Currently, non-blockchain games have no way of monetizing the old content. However with blockchain particular game assets may have a proven scarcity, hence value. It stimulates players to trade these items on secondary markets, and as has been mentioned above, developer can collect fees for such transactions!
Here is a possible scenario: the developer sells an event-special content to players, and after the event is over these items become available on blockchain. Their uniqueness makes them popular for trading and the developer starts collecting fees from these transactions.
Blockchain makes any in-game items pre-sale more appealing for the potential players. Contrary to a regular pre-order, the player receives a blockchain item before the game release and really owns it. Hence, the developer gets the chance to build the game community and economy even before the launch.
This is especially important for small studio developers, as they can develop the game without so many risks.
Imagine that you could use players’ progress in other games to attract them to your game. In fact, we have already seen this happening - time spent in Heroes of the Storm was rewarded with the items in Overwatch. Unfortunately, with the current technology, only big devs may hold such events. Blockchain makes it extremely simple.
Cross-game items enable players to enter a new game with the progress made in other games, and this progress is unique due to the variety of experiences player had in those games. So, choosing between two action-adventure games, the player prefers the one which he/she already has progress in.
All blockchain data is public, all assets follow the same standards, and the developer can scan the blockchain, and put items and token owners into the lists based on the games they play. Developers can track players’ activity in specific games, genres, and see how much they pay.
Developers can track the activity of any player outside their games.
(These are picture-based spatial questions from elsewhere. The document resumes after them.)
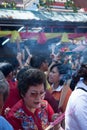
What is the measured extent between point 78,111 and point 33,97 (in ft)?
1.18

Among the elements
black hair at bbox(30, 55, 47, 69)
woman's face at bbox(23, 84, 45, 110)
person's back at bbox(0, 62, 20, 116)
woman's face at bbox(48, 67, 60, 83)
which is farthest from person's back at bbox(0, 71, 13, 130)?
black hair at bbox(30, 55, 47, 69)

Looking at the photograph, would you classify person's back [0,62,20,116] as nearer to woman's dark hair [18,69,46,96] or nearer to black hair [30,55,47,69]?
woman's dark hair [18,69,46,96]

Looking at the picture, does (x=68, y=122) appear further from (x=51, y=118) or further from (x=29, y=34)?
(x=29, y=34)

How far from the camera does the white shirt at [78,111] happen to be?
232 centimetres

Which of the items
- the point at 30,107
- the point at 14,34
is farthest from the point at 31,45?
the point at 30,107

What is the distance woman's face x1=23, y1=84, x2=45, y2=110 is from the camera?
246cm

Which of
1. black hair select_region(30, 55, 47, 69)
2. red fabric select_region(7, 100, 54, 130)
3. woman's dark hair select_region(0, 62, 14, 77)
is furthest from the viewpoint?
black hair select_region(30, 55, 47, 69)

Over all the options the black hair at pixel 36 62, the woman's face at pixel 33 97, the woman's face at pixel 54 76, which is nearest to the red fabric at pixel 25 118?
the woman's face at pixel 33 97

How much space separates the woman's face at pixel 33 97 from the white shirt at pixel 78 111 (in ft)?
0.78

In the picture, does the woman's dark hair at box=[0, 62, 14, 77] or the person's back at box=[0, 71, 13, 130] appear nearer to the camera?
the person's back at box=[0, 71, 13, 130]

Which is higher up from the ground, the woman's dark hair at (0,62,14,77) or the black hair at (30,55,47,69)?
the woman's dark hair at (0,62,14,77)

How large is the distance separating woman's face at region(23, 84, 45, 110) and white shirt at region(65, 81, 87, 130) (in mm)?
237

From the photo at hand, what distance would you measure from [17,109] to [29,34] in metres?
5.50

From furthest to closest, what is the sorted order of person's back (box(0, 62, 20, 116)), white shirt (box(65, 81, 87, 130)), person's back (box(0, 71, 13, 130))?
person's back (box(0, 62, 20, 116)) → white shirt (box(65, 81, 87, 130)) → person's back (box(0, 71, 13, 130))
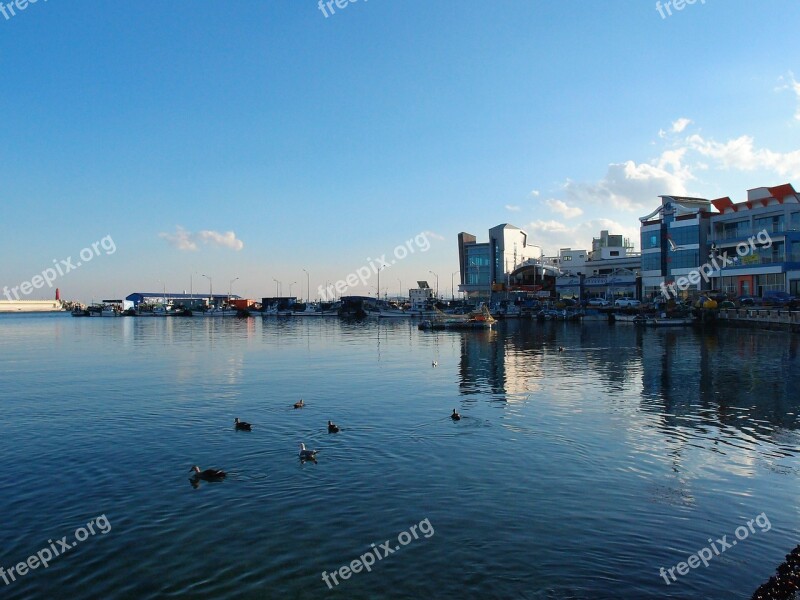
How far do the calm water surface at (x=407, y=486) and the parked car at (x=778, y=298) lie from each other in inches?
2213

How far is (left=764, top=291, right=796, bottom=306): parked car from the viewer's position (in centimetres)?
8501

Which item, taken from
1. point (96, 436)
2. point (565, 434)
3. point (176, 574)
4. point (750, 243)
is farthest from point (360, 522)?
point (750, 243)

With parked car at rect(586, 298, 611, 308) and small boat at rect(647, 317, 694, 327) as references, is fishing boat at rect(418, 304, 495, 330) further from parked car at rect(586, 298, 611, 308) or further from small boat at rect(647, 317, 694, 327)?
parked car at rect(586, 298, 611, 308)

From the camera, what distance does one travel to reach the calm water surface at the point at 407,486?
40.3 ft

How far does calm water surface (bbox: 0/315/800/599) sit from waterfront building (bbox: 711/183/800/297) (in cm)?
6477

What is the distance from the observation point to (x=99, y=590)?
461 inches

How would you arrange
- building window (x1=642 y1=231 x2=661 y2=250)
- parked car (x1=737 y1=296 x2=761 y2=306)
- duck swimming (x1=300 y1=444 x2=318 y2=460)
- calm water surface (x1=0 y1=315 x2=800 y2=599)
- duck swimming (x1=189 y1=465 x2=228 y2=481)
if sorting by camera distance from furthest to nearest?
1. building window (x1=642 y1=231 x2=661 y2=250)
2. parked car (x1=737 y1=296 x2=761 y2=306)
3. duck swimming (x1=300 y1=444 x2=318 y2=460)
4. duck swimming (x1=189 y1=465 x2=228 y2=481)
5. calm water surface (x1=0 y1=315 x2=800 y2=599)

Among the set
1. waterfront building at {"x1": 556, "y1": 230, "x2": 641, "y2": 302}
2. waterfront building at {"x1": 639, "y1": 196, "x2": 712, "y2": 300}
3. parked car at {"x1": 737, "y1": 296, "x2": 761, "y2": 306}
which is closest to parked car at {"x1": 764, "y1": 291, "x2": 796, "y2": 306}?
parked car at {"x1": 737, "y1": 296, "x2": 761, "y2": 306}

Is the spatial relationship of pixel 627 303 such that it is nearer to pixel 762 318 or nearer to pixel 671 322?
pixel 671 322

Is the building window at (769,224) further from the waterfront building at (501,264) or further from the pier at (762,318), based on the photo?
the waterfront building at (501,264)

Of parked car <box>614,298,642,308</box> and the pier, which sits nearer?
the pier

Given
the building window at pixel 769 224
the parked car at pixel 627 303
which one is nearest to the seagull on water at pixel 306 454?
the building window at pixel 769 224

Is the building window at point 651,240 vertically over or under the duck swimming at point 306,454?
over

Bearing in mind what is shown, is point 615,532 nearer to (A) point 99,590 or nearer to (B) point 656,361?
(A) point 99,590
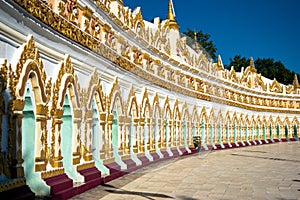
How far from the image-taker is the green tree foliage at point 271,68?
64.6 m

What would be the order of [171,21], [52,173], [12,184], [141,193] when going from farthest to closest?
[171,21] < [141,193] < [52,173] < [12,184]

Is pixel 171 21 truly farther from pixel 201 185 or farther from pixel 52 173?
pixel 52 173

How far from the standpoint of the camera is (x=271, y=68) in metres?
67.6

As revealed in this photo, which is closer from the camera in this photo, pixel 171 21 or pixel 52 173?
pixel 52 173

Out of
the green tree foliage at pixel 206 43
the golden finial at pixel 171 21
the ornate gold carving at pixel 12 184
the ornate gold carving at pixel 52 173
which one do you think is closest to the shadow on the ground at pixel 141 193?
the ornate gold carving at pixel 52 173

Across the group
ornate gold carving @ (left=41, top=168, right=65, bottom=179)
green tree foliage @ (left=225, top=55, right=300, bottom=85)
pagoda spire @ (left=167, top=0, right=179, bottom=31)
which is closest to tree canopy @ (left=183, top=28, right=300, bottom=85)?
green tree foliage @ (left=225, top=55, right=300, bottom=85)

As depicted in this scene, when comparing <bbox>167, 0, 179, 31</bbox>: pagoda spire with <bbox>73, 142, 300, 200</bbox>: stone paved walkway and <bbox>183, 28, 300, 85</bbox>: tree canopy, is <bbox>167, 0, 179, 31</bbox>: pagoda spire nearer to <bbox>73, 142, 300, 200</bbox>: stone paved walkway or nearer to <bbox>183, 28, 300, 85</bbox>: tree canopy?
<bbox>73, 142, 300, 200</bbox>: stone paved walkway

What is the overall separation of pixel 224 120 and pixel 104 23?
55.9ft

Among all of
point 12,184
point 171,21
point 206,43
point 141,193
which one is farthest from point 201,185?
point 206,43

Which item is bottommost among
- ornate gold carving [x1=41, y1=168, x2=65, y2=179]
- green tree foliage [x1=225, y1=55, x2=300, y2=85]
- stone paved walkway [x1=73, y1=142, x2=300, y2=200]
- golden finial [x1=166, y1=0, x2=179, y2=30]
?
stone paved walkway [x1=73, y1=142, x2=300, y2=200]

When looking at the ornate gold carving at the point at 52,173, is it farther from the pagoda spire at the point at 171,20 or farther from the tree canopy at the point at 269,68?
the tree canopy at the point at 269,68

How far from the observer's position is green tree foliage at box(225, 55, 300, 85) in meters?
64.6

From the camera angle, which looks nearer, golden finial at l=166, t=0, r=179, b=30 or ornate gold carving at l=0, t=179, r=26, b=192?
ornate gold carving at l=0, t=179, r=26, b=192

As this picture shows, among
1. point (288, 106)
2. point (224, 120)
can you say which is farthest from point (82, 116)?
point (288, 106)
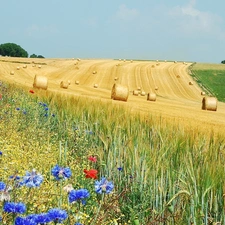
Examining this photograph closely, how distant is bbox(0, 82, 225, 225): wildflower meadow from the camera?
2.18 m

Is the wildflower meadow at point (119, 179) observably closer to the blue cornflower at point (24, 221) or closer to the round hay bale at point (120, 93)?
the blue cornflower at point (24, 221)

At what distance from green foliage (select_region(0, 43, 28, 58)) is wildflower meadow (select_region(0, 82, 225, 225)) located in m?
89.4

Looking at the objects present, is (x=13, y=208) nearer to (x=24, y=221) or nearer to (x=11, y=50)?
(x=24, y=221)

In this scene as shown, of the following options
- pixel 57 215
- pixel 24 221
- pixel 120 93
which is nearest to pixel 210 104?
pixel 120 93

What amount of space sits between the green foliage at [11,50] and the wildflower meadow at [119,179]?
8941 cm

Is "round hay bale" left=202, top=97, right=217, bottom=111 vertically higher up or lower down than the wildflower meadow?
lower down

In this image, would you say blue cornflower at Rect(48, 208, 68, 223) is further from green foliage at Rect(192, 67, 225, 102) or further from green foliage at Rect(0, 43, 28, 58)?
green foliage at Rect(0, 43, 28, 58)

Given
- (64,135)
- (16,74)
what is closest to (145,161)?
(64,135)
It allows developers to adjust targeting for a very specific type of players they would like to adapt to.
Nothing lasts forever, and neither are online games. However, every dead game still has its players, with their progress and inventory. With cross-game items, developers can easily direct the dead game players into their games. As the blockchain data is open, any developer can announce that items from the dead game will be supported in his game, and attract new players.
Moreover, it makes players feel more confident when paying game developers because they are confident that other games will fight for them.
As the data in blockchain is open and eternal, there is a technical possibility to introduce game design centred around the history of specific item a player owns. Now stats of an item can depend not only on the progress of a player but on the progress of all players that had been using this item throughout the history of the game. It allows of a level of complexity that is hardly achievable without the blockchain.
It may seem paradoxical, but openness and decentralization don’t take all the control out of developers, but rather create a balance of power. As there is a big number of marketplaces and other platforms, developers are not dependant on a single monopoly platform (such as Steam).
For example, developers are able to blacklist marketplaces, thus choose the platform they are willing to cooperate with. It forces marketplaces to do their best in order to attract developers.
Blockchain helps to enhance the interest in esport among the regular players. An item, an achievement, a location – basically anything that is stored on blockchain can be read for free at any time. It can be utilized to create a game where a player can be informed and rewarded for taking actions that were once made by now prominent esport player.
Such a connection between a player’s progress and the progress of an esport star will make esport players more relatable and popular.
The unfortunate persistence of cheaters among gamers can be partially blamed on the lack of technology. Currently, there is no easy and universal way to identify and mark a cheater within the whole industry.
Luckily, blockchain is here to solve the issue - blockchain technology enables developers to associate misbehaviour with a public address of a cheater and take measures to restrict him inside their game.